A prevenção como pilar de uma política criminal municipal em Braga

Falar sobre segurança é falar da qualidade de vida de uma comunidade. É falar da liberdade de circular nas ruas, de utilizar os espaços públicos, de criar uma família e de investir numa cidade com confiança no futuro. Durante demasiado tempo, o debate político sobre segurança centrou-se quase exclusivamente na resposta à criminalidade depois de os problemas surgirem. Essa abordagem é insuficiente. Uma política criminal municipal moderna exige uma mudança de paradigma: prevenir deve ser a prioridade.

Embora a segurança interna seja uma competência do Estado, os municípios desempenham hoje um papel cada vez mais relevante na construção de comunidades mais seguras. Não lhes cabe substituir a Polícia de Segurança Pública ou a Guarda Nacional Republicana, mas têm o dever de criar condições para que estas forças possam exercer a sua missão de forma mais eficaz, próxima e articulada.

Isso exige um conhecimento rigoroso do território. É essencial identificar zonas mais vulneráveis, mapear fatores de risco, acompanhar fenómenos de exclusão social e compreender as dinâmicas urbanas que podem favorecer a criminalidade. A prevenção começa precisamente no diagnóstico, na antecipação e na capacidade de agir antes que os problemas se consolidem.

Mas prevenir vai muito além da presença policial. Faz-se através de um planeamento urbano inteligente, de uma iluminação pública adequada, da requalificação de espaços degradados, da valorização dos espaços verdes, da ocupação positiva do espaço público e de uma estratégia consistente de manutenção urbana. Uma cidade cuidada transmite segurança, promove civismo e desencoraja comportamentos desviantes.

A prevenção constrói-se igualmente com políticas sociais. Investir na educação, na ocupação saudável dos jovens, no desporto, na cultura, na habitação e na inclusão social é também investir na redução dos fatores que potenciam a criminalidade. Comunidades mais coesas são comunidades mais resilientes e mais seguras.

Braga é hoje uma cidade em forte crescimento. Atrai investimento, acolhe milhares de estudantes, recebe cada vez mais turistas e afirma-se como um importante centro económico e tecnológico. Este desenvolvimento representa uma enorme oportunidade, mas também traz novos desafios ao nível da segurança. 

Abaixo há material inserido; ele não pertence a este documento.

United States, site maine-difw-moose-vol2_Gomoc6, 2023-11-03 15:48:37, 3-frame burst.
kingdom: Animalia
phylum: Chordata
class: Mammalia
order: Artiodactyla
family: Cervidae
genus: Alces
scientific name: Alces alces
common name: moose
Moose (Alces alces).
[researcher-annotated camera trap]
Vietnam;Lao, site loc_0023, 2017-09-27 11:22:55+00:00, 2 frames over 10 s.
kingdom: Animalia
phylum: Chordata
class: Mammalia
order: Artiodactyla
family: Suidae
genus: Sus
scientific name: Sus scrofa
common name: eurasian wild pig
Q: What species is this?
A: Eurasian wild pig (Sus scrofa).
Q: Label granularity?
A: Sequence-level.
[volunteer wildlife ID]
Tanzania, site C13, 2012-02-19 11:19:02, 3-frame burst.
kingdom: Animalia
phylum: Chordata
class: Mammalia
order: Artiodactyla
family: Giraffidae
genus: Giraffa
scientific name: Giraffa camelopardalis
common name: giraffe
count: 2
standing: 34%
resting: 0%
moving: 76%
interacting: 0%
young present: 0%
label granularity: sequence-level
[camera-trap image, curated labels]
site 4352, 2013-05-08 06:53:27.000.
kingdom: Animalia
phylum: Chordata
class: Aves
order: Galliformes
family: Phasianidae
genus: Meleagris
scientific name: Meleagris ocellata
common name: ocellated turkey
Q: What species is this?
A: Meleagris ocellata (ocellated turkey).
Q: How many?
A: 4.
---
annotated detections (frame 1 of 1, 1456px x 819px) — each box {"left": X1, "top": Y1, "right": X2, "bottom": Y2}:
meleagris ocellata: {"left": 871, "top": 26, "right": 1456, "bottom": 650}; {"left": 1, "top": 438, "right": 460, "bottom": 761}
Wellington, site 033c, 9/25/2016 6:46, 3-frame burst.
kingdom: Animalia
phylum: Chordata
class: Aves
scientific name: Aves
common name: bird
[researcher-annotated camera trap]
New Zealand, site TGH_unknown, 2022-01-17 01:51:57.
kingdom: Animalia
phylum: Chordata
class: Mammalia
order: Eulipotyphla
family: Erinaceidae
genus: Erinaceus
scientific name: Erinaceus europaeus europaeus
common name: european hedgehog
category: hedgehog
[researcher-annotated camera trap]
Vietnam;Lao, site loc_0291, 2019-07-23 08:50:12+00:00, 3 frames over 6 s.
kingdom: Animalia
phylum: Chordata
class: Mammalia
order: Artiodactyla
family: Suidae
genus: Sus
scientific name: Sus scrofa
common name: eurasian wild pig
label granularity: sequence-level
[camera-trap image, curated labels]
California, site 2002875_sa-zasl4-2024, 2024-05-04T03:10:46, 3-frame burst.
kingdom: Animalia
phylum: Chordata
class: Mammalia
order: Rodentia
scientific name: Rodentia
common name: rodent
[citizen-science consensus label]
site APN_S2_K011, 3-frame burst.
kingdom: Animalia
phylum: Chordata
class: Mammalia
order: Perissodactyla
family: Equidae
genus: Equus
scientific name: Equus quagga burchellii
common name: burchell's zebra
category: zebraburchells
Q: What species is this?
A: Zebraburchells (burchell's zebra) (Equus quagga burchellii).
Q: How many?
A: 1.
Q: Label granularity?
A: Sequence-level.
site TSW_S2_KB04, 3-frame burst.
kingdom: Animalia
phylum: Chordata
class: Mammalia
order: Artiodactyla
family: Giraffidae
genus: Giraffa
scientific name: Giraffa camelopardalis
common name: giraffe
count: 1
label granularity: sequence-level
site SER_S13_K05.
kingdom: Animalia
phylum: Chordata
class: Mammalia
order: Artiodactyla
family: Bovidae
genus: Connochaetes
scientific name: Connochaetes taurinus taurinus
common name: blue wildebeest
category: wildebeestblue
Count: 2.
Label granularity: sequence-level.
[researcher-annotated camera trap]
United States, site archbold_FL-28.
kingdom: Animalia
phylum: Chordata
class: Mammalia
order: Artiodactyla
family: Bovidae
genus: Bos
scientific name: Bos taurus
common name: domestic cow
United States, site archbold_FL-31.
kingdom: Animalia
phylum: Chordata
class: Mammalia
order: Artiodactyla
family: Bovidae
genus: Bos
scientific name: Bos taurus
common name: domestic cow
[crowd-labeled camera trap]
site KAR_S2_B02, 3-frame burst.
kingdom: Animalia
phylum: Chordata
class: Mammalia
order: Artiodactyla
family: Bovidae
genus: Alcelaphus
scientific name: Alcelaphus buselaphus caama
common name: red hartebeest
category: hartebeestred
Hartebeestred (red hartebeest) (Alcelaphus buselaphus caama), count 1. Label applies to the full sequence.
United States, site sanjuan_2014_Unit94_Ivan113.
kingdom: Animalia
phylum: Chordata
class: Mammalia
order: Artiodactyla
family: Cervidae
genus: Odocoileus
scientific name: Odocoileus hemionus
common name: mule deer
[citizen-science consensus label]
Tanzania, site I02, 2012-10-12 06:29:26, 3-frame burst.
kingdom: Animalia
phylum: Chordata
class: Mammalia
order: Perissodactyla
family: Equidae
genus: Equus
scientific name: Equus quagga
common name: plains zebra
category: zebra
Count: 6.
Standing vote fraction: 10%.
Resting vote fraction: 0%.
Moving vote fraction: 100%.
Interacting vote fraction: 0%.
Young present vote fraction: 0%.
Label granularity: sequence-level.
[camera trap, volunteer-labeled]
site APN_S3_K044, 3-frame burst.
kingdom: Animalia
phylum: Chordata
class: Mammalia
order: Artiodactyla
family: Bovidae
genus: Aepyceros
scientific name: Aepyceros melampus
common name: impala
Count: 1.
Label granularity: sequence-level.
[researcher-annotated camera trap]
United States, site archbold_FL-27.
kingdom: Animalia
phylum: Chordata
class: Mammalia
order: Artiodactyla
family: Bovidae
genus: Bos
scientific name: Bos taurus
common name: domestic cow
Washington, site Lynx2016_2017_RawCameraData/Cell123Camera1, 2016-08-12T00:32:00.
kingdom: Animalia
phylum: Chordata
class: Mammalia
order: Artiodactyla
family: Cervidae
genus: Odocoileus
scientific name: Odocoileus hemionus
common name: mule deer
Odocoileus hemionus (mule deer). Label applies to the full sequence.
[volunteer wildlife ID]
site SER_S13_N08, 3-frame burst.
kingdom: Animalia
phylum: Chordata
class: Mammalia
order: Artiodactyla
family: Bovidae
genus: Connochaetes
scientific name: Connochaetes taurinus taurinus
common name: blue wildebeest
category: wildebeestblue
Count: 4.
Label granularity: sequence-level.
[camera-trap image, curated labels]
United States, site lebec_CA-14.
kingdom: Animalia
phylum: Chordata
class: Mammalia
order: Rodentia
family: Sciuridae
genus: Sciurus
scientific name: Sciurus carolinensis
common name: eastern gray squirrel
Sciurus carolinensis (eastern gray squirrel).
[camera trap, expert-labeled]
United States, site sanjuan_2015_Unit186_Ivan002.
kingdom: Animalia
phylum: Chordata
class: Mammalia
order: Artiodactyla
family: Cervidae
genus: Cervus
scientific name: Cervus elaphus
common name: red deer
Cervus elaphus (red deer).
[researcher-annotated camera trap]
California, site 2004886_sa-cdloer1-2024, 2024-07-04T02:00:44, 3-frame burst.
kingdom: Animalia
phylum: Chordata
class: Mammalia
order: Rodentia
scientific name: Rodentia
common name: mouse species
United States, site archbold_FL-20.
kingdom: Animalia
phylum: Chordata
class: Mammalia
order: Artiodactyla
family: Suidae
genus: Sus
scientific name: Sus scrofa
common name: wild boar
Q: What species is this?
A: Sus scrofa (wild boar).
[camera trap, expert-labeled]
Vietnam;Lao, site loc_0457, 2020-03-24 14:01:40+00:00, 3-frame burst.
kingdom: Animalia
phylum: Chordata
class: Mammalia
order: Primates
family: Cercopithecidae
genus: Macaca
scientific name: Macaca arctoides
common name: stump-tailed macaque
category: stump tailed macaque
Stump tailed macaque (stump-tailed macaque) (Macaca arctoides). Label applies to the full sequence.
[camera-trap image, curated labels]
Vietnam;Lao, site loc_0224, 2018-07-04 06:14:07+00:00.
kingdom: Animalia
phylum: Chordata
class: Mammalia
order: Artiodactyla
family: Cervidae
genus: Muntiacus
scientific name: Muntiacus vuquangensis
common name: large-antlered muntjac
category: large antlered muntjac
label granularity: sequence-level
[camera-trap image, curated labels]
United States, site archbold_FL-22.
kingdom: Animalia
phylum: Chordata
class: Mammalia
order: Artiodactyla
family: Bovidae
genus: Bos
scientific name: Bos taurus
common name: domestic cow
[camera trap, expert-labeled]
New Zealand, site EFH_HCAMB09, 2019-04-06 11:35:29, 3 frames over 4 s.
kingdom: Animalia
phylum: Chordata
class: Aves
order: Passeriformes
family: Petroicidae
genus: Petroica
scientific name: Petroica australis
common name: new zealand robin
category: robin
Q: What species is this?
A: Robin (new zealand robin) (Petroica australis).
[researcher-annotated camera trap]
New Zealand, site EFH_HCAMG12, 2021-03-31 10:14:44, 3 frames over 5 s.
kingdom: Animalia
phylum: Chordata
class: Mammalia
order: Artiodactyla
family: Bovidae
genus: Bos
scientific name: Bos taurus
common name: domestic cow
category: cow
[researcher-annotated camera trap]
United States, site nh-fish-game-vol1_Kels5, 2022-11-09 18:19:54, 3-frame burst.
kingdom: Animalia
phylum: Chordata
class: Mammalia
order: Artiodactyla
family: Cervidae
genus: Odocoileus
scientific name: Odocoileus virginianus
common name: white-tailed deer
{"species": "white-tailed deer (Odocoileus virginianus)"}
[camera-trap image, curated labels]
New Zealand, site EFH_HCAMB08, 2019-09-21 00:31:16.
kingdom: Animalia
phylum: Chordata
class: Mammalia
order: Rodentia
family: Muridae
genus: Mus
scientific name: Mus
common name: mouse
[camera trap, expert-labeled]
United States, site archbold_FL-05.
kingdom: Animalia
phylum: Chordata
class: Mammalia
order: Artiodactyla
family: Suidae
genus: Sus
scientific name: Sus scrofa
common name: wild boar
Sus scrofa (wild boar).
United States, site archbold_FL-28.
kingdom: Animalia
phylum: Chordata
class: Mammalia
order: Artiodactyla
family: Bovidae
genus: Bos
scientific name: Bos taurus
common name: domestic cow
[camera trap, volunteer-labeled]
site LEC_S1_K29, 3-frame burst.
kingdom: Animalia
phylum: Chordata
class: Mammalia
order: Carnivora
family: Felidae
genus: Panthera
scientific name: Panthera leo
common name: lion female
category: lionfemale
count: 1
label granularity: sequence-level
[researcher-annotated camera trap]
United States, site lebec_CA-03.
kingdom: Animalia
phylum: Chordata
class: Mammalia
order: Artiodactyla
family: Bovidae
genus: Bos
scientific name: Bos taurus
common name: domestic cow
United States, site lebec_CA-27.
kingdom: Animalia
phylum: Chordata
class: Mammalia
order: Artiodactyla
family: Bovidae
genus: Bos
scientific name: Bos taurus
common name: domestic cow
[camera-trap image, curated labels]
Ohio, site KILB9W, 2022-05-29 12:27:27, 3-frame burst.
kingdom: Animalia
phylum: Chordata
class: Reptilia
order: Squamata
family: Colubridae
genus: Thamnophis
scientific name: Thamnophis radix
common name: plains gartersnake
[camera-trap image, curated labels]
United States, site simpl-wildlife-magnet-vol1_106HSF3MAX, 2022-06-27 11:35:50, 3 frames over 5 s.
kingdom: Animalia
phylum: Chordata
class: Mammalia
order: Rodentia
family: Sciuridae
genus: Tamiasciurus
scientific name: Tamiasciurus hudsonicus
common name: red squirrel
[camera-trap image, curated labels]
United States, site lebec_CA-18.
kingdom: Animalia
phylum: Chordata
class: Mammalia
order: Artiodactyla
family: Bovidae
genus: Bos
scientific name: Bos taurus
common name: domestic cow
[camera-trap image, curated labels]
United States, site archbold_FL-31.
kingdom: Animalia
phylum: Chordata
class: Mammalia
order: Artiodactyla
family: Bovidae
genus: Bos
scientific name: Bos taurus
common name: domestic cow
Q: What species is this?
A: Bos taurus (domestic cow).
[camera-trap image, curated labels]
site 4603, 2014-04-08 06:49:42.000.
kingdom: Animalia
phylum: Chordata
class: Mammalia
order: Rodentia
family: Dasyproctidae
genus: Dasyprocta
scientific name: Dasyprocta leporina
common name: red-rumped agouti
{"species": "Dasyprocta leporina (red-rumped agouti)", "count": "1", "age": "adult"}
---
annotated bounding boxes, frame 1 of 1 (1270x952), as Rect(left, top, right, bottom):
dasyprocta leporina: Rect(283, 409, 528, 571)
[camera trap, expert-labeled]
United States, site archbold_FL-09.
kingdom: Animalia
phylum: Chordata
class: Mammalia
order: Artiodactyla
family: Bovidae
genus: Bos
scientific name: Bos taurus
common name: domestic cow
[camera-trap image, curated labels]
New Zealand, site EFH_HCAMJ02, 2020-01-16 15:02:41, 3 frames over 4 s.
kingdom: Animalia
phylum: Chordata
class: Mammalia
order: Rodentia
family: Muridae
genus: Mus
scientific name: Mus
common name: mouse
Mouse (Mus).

Neste contexto, importa dotar o Município de instrumentos permanentes de diagnóstico e monitorização que permitam identificar tendências criminais, sinalizar zonas críticas e apoiar a definição de prioridades estratégicas em estreita articulação com as forças de segurança. As decisões públicas devem assentar em dados objetivos e não apenas em perceções ou em respostas motivadas pela pressão mediática.

A cooperação institucional deve ser reforçada. O Município pode e deve continuar a colaborar com o Estado na melhoria das condições de trabalho das forças de segurança, promovendo a requalificação de esquadras da PSP e postos da GNR através dos instrumentos de cooperação institucional já existentes. Investir em instalações dignas, modernas e funcionais é também investir na qualidade do serviço prestado aos cidadãos.

Importa igualmente avaliar, no respeito pelo quadro legal e pelas competências próprias do Estado em matéria de segurança interna, um eventual reforço dos meios e da capacidade operacional da Polícia Municipal no exercício das competências que a lei lhe atribui, potenciando a sua atuação nas áreas que lhe são próprias e aprofundando a cooperação operacional com a PSP e a GNR na proteção das comunidades locais, na fiscalização do espaço público e na promoção da tranquilidade urbana.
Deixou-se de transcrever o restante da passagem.